All crates I have found that assumed the memory layout have been fixed and published. The crates and versions that will continue working even as/if this PR is merged is (please upgrade these to help unblock this PR):

* `net2 0.2.36`
* `socket2 0.3.16`
* `miow 0.2.2`
* `miow 0.3.6`
* `mio 0.7.6`
* `mio 0.6.23` - Never had the invalid assumption itself, but has now been bumped to only allow fixed dependencies (`net2` + `miow`)
* `nb-connect 1.0.3`
* `quinn 0.5.4`
* `quinn 0.6.2`

### Release notes draft

This release changes the memory layout of `Ipv4Addr`, `Ipv6Addr`, `SocketAddrV4` and `SocketAddrV6`. The standard library no longer implements these as the corresponding `libc` structs (`sockaddr_in`, `sockaddr_in6` etc.).

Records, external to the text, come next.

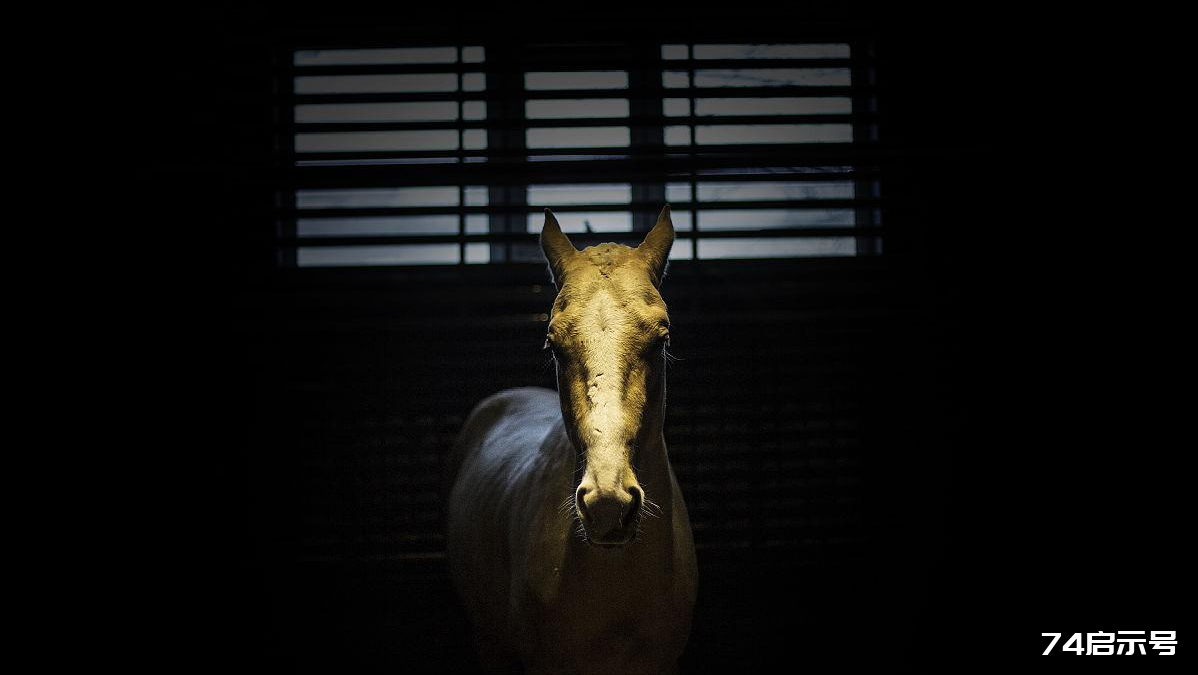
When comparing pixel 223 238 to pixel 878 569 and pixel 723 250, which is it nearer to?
pixel 723 250

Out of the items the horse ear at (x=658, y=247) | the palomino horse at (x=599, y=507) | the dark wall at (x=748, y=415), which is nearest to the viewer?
the palomino horse at (x=599, y=507)

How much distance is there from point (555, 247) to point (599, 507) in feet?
3.15

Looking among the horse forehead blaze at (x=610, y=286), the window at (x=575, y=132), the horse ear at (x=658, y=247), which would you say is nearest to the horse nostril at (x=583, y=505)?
the horse forehead blaze at (x=610, y=286)

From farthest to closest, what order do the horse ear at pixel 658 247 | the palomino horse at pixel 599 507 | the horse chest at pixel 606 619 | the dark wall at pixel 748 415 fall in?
the dark wall at pixel 748 415, the horse ear at pixel 658 247, the horse chest at pixel 606 619, the palomino horse at pixel 599 507

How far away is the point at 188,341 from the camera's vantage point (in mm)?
3330

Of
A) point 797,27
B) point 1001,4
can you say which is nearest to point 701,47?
point 797,27

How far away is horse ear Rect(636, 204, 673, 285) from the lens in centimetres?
218

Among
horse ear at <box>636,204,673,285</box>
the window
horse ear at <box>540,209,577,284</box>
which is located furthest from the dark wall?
horse ear at <box>540,209,577,284</box>

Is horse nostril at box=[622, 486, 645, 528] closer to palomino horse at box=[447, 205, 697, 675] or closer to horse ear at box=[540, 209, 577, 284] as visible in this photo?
palomino horse at box=[447, 205, 697, 675]

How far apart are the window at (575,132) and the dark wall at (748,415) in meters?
0.20

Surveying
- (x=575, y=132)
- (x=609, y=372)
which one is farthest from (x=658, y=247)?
(x=575, y=132)

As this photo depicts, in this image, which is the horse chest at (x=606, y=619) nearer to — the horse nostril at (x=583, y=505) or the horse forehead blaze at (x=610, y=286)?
the horse nostril at (x=583, y=505)

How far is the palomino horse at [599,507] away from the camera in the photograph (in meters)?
1.67

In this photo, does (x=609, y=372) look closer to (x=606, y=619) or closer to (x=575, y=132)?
(x=606, y=619)
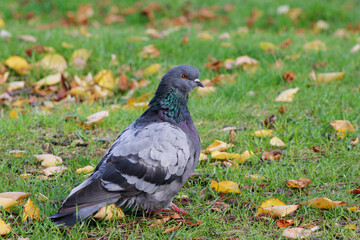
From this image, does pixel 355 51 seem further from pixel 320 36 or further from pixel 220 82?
pixel 220 82

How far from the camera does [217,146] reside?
376 centimetres

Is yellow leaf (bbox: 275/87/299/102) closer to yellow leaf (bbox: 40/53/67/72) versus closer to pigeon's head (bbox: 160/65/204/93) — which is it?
pigeon's head (bbox: 160/65/204/93)

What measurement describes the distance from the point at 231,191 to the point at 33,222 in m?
1.31

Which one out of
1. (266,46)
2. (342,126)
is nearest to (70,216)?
(342,126)

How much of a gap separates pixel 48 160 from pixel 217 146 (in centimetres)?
139

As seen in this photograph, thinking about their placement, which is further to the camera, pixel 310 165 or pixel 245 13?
pixel 245 13

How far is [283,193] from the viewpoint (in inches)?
122

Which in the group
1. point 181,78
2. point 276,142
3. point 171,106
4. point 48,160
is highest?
point 181,78

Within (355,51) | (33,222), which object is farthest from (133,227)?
(355,51)

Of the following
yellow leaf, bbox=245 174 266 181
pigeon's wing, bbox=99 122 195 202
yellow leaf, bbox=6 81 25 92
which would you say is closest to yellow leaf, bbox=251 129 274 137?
yellow leaf, bbox=245 174 266 181

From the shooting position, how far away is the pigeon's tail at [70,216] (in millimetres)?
2597

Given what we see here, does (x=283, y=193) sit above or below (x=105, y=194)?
below

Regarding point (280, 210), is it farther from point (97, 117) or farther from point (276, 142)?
point (97, 117)

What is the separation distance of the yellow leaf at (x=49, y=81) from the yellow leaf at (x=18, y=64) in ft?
1.09
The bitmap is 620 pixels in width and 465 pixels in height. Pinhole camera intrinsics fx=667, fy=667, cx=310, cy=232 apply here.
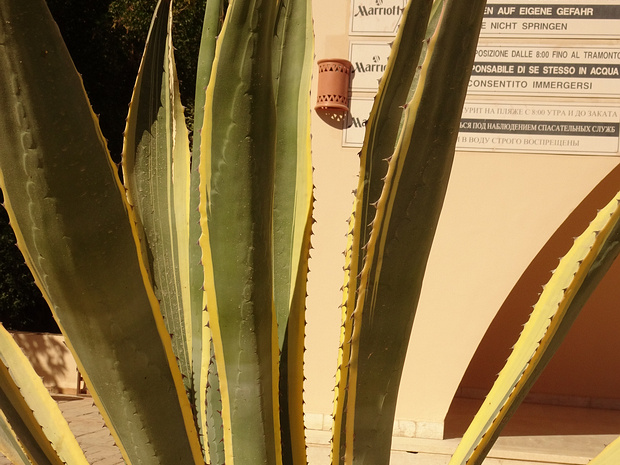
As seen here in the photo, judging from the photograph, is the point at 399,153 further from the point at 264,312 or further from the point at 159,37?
the point at 159,37

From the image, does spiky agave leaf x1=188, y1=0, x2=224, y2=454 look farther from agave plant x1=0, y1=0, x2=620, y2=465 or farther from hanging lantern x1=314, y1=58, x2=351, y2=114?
hanging lantern x1=314, y1=58, x2=351, y2=114

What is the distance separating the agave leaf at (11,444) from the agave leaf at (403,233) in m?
0.40

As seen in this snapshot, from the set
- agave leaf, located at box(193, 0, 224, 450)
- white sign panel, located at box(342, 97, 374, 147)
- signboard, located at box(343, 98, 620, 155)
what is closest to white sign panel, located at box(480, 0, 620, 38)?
signboard, located at box(343, 98, 620, 155)

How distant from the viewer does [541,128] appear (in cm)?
361

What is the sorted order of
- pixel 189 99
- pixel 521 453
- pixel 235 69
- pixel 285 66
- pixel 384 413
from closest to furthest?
pixel 235 69
pixel 384 413
pixel 285 66
pixel 521 453
pixel 189 99

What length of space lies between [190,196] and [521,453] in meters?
3.40

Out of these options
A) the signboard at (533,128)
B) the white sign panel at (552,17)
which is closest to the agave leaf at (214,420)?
the signboard at (533,128)

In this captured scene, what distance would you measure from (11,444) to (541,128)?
332 cm

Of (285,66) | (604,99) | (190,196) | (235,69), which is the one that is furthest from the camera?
(604,99)

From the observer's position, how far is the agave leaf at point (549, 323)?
767 millimetres

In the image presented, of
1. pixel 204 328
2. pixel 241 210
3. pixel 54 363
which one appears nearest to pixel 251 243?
pixel 241 210

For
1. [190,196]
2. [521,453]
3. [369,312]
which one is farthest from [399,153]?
[521,453]

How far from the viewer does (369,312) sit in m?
0.70

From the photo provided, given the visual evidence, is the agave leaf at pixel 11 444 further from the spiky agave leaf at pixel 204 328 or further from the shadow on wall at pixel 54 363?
the shadow on wall at pixel 54 363
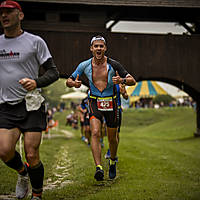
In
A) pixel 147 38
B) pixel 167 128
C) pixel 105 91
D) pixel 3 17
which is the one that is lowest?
pixel 167 128

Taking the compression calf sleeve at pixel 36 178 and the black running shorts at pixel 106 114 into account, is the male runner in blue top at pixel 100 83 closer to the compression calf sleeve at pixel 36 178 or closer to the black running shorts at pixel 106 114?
the black running shorts at pixel 106 114

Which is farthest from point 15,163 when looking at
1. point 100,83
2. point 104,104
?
point 100,83

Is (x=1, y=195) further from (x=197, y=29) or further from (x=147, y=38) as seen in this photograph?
(x=197, y=29)

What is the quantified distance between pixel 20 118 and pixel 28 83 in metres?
0.50

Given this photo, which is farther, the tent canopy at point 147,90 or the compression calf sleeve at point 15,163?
the tent canopy at point 147,90

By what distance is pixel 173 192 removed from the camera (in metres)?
5.51

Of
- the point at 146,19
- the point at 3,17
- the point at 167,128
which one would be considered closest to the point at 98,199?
the point at 3,17

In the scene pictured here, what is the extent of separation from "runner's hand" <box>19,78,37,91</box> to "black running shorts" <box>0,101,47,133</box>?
29 centimetres

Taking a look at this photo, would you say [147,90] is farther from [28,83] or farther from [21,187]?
[28,83]

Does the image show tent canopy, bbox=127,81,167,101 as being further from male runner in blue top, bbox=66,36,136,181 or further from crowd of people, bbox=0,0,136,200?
crowd of people, bbox=0,0,136,200

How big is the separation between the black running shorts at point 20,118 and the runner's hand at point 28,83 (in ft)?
0.96

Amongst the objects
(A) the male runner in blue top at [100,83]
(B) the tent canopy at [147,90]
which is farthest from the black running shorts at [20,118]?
(B) the tent canopy at [147,90]

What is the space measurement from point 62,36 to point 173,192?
13136mm

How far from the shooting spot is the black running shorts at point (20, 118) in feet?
14.1
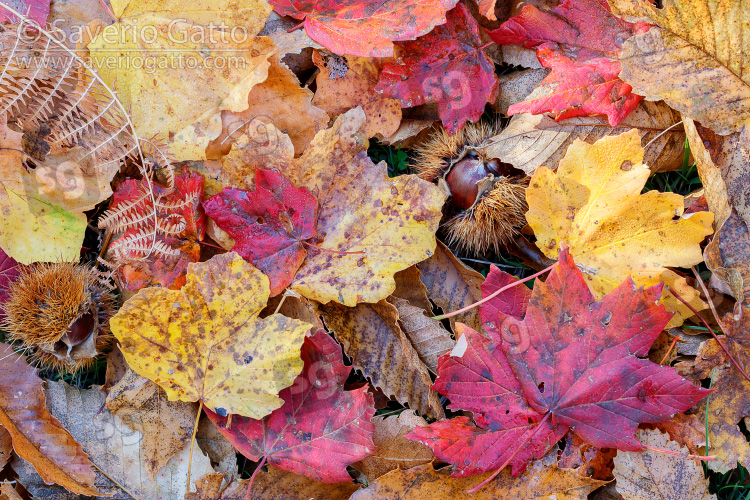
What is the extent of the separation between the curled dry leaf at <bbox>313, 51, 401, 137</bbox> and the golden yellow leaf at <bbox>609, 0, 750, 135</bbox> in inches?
31.2

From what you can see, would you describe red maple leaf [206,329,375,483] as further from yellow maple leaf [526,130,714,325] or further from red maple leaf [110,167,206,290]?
yellow maple leaf [526,130,714,325]

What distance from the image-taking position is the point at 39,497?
5.74 ft

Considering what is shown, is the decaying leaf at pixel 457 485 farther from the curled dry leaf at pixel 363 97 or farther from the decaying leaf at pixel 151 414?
the curled dry leaf at pixel 363 97

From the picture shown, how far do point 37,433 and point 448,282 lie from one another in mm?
1463

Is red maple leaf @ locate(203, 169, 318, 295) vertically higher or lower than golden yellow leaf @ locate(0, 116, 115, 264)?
lower

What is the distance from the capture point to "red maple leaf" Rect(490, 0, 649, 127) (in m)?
1.78

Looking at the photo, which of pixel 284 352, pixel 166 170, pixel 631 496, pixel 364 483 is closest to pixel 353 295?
pixel 284 352

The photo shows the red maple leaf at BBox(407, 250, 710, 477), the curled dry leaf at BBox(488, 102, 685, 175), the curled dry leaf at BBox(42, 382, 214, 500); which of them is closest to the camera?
the red maple leaf at BBox(407, 250, 710, 477)

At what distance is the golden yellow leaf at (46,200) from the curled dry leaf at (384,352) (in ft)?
2.92

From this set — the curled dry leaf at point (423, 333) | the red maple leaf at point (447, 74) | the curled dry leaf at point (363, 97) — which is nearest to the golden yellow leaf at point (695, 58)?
the red maple leaf at point (447, 74)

This internal representation was never exposed, but some crates relied on it anyway by unsafely transmuting. This change will cause those crates to make invalid memory accesses. Notably `net2 <0.2.36`, `socket2 <0.3.16`, `mio <0.7.6`, `miow <0.3.6` and a few other crates are affected. All known affected crates have been patched and have had fixed versions published over a year ago. If any affected crate is still in your dependency tree, you need to upgrade them before using this version of Rust.